▸ WORK TO DO:
The records that follow must be repeated verbatim, every one of them.
[START OF RECORDS TO USE]
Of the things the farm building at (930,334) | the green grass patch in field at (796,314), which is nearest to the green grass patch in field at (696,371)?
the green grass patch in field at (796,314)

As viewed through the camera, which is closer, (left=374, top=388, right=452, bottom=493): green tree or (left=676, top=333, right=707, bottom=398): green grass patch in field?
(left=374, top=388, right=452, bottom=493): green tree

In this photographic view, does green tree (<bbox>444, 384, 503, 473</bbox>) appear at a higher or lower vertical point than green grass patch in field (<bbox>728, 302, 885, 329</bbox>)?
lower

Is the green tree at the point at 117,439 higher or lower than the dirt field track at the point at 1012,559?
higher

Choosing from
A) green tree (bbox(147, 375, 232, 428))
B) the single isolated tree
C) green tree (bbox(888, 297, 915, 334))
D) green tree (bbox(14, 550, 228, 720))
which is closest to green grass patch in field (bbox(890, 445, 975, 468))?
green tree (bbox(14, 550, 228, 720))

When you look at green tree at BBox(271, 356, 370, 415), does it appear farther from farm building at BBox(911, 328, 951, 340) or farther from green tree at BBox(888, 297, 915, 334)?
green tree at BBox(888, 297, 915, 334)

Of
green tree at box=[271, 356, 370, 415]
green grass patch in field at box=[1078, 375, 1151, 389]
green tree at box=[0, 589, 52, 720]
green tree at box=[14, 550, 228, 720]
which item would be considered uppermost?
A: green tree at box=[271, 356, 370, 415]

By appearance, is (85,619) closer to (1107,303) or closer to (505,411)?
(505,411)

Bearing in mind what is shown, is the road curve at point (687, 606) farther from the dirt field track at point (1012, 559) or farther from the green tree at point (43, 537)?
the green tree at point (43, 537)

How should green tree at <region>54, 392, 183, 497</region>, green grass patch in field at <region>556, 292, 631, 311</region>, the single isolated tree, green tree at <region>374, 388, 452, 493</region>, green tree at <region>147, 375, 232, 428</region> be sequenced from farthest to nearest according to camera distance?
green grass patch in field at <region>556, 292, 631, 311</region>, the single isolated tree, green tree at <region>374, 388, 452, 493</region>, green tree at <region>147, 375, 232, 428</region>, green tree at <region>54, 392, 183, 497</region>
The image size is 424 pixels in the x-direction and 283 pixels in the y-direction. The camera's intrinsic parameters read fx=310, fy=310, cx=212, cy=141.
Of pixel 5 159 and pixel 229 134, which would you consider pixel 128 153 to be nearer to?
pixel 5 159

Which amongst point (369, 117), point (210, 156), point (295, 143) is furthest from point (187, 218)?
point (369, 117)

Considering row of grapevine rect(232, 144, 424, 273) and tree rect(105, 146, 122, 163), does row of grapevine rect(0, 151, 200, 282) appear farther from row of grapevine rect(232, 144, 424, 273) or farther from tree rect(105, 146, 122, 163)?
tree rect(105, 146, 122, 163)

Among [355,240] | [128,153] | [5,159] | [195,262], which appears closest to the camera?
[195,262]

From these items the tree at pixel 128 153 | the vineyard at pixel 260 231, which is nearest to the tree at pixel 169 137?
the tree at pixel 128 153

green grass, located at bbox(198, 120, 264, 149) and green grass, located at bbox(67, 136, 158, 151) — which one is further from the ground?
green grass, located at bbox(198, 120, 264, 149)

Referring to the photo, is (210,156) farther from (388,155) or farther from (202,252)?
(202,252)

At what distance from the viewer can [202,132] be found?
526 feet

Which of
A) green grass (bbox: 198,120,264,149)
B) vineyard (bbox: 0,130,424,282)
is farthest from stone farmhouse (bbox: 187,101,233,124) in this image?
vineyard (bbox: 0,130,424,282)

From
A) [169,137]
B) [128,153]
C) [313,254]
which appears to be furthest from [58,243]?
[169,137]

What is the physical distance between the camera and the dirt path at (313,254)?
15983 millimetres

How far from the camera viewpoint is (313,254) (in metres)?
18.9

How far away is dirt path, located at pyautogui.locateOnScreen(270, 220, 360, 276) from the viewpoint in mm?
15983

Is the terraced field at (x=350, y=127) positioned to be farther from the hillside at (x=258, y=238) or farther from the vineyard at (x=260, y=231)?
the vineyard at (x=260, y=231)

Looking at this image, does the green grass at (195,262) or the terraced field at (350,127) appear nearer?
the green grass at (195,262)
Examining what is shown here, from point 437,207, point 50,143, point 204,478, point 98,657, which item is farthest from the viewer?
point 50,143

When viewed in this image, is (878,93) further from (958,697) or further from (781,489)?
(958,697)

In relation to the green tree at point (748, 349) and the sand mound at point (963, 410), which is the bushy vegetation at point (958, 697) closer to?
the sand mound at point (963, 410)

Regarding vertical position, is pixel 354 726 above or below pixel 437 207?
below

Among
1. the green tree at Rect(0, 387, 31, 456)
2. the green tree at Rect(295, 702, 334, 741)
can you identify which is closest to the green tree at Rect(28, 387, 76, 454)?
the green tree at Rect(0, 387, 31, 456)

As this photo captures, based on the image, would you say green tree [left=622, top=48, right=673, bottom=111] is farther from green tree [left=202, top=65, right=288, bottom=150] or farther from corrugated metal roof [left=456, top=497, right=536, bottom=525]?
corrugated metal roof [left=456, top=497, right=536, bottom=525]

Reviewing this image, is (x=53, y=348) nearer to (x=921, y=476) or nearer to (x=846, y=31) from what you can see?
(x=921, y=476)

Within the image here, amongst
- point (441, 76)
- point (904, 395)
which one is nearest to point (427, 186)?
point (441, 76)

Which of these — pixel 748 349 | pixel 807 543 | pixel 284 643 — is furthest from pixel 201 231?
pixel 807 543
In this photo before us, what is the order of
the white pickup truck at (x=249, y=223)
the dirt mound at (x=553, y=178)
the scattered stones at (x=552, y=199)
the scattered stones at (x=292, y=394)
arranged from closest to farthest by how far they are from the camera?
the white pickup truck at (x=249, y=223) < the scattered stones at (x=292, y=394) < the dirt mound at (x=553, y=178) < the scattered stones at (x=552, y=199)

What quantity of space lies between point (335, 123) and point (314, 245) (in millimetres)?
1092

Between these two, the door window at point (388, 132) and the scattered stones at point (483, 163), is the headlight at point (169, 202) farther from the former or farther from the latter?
[END OF RECORDS TO USE]
▸ WRITTEN REPLY:
Of the things the farm building at (930,334) | the green grass patch in field at (796,314), which is nearest to the green grass patch in field at (696,371)?
the green grass patch in field at (796,314)

As viewed through the camera, which is closer, (left=374, top=388, right=452, bottom=493): green tree or (left=676, top=333, right=707, bottom=398): green grass patch in field?
(left=374, top=388, right=452, bottom=493): green tree

In this photographic view, does green tree (<bbox>444, 384, 503, 473</bbox>) appear at a higher or lower vertical point than green grass patch in field (<bbox>728, 302, 885, 329</bbox>)?
lower

Is the green tree at the point at 117,439 higher or lower than the dirt field track at the point at 1012,559?
higher

Choosing from
A) green tree (bbox(147, 375, 232, 428))
B) the single isolated tree
C) green tree (bbox(888, 297, 915, 334))
D) green tree (bbox(14, 550, 228, 720))
which is closest to green grass patch in field (bbox(890, 445, 975, 468))?
green tree (bbox(14, 550, 228, 720))

When you look at green tree at BBox(271, 356, 370, 415), does it appear farther from farm building at BBox(911, 328, 951, 340) or farther from green tree at BBox(888, 297, 915, 334)?
green tree at BBox(888, 297, 915, 334)

Of
green tree at box=[271, 356, 370, 415]
green grass patch in field at box=[1078, 375, 1151, 389]
green tree at box=[0, 589, 52, 720]
green tree at box=[14, 550, 228, 720]
which item would be considered uppermost?
A: green tree at box=[271, 356, 370, 415]

By appearance, is (85,619) closer to (1107,303) or closer to (505,411)?
(505,411)

Bearing in mind what is shown, is the road curve at point (687, 606) farther from the dirt field track at point (1012, 559) or farther from the green tree at point (43, 537)?
the green tree at point (43, 537)

How should green tree at <region>54, 392, 183, 497</region>, green grass patch in field at <region>556, 292, 631, 311</region>, the single isolated tree, green tree at <region>374, 388, 452, 493</region>, green tree at <region>147, 375, 232, 428</region> be sequenced from farthest to nearest according to camera distance?
green grass patch in field at <region>556, 292, 631, 311</region>, the single isolated tree, green tree at <region>374, 388, 452, 493</region>, green tree at <region>147, 375, 232, 428</region>, green tree at <region>54, 392, 183, 497</region>
The image size is 424 pixels in the x-direction and 283 pixels in the y-direction. The camera's intrinsic parameters read fx=310, fy=310, cx=212, cy=141.
Of pixel 5 159 and pixel 229 134, which would you consider pixel 128 153 to be nearer to?
pixel 5 159

Which amongst point (369, 117), point (210, 156), point (295, 143) is furthest from point (187, 218)?
point (369, 117)

Considering row of grapevine rect(232, 144, 424, 273) and tree rect(105, 146, 122, 163), does row of grapevine rect(0, 151, 200, 282) appear farther from row of grapevine rect(232, 144, 424, 273) or farther from tree rect(105, 146, 122, 163)?
tree rect(105, 146, 122, 163)

Among [355,240] | [128,153] | [5,159] | [195,262], which appears closest to the camera?
[195,262]

From these items the tree at pixel 128 153 | the vineyard at pixel 260 231, which is nearest to the tree at pixel 169 137?
the tree at pixel 128 153

green grass, located at bbox(198, 120, 264, 149) and green grass, located at bbox(67, 136, 158, 151) — which one is further from the ground?
green grass, located at bbox(198, 120, 264, 149)

Referring to the photo, is (210,156) farther from (388,155) or farther from (202,252)?
(202,252)

At what distance from the viewer can [202,132] be found?
526 feet

Which of
A) green grass (bbox: 198,120,264,149)
B) vineyard (bbox: 0,130,424,282)
is farthest from stone farmhouse (bbox: 187,101,233,124) in this image?
vineyard (bbox: 0,130,424,282)

From
A) [169,137]
B) [128,153]
C) [313,254]
which appears to be furthest from [58,243]?
[169,137]

What is the physical distance between the camera and the dirt path at (313,254)?
15983 millimetres

How far from the camera viewpoint is (313,254) (in metres)?
18.9

How far away is dirt path, located at pyautogui.locateOnScreen(270, 220, 360, 276) from the viewpoint in mm?
15983

Is the terraced field at (x=350, y=127) positioned to be farther from the hillside at (x=258, y=238) or farther from the vineyard at (x=260, y=231)?
the vineyard at (x=260, y=231)

Looking at this image, does the green grass at (195,262) or the terraced field at (350,127) appear nearer?
the green grass at (195,262)
Examining what is shown here, from point 437,207, point 50,143, point 204,478, point 98,657, which item is farthest from the viewer?
point 50,143

When viewed in this image, is (878,93) further from (958,697) or further from (781,489)?
(958,697)

In relation to the green tree at point (748, 349) and the sand mound at point (963, 410), which is the bushy vegetation at point (958, 697) closer to?
the sand mound at point (963, 410)

Regarding vertical position, is pixel 354 726 above or below pixel 437 207?
below

Among
1. the green tree at Rect(0, 387, 31, 456)
2. the green tree at Rect(295, 702, 334, 741)
can you identify which is closest to the green tree at Rect(28, 387, 76, 454)?
the green tree at Rect(0, 387, 31, 456)

As this photo captures, based on the image, would you say green tree [left=622, top=48, right=673, bottom=111] is farther from green tree [left=202, top=65, right=288, bottom=150] or farther from corrugated metal roof [left=456, top=497, right=536, bottom=525]?
corrugated metal roof [left=456, top=497, right=536, bottom=525]

Reviewing this image, is (x=53, y=348) nearer to (x=921, y=476) or nearer to (x=846, y=31) from what you can see?
(x=921, y=476)

Within the image here, amongst
- point (441, 76)
- point (904, 395)
which one is nearest to point (427, 186)?
point (441, 76)

Which of these — pixel 748 349 | pixel 807 543 | pixel 284 643 — is furthest from pixel 201 231?
pixel 807 543
In this photo before us, what is the order of
the white pickup truck at (x=249, y=223)
the dirt mound at (x=553, y=178)
the scattered stones at (x=552, y=199)
the scattered stones at (x=292, y=394)
arranged from closest to farthest by how far they are from the camera?
the white pickup truck at (x=249, y=223) < the scattered stones at (x=292, y=394) < the dirt mound at (x=553, y=178) < the scattered stones at (x=552, y=199)

What quantity of space lies between point (335, 123) and point (314, 245) (in millimetres)?
1092

Between these two, the door window at point (388, 132) and the scattered stones at point (483, 163), is the headlight at point (169, 202) farther from the former or farther from the latter?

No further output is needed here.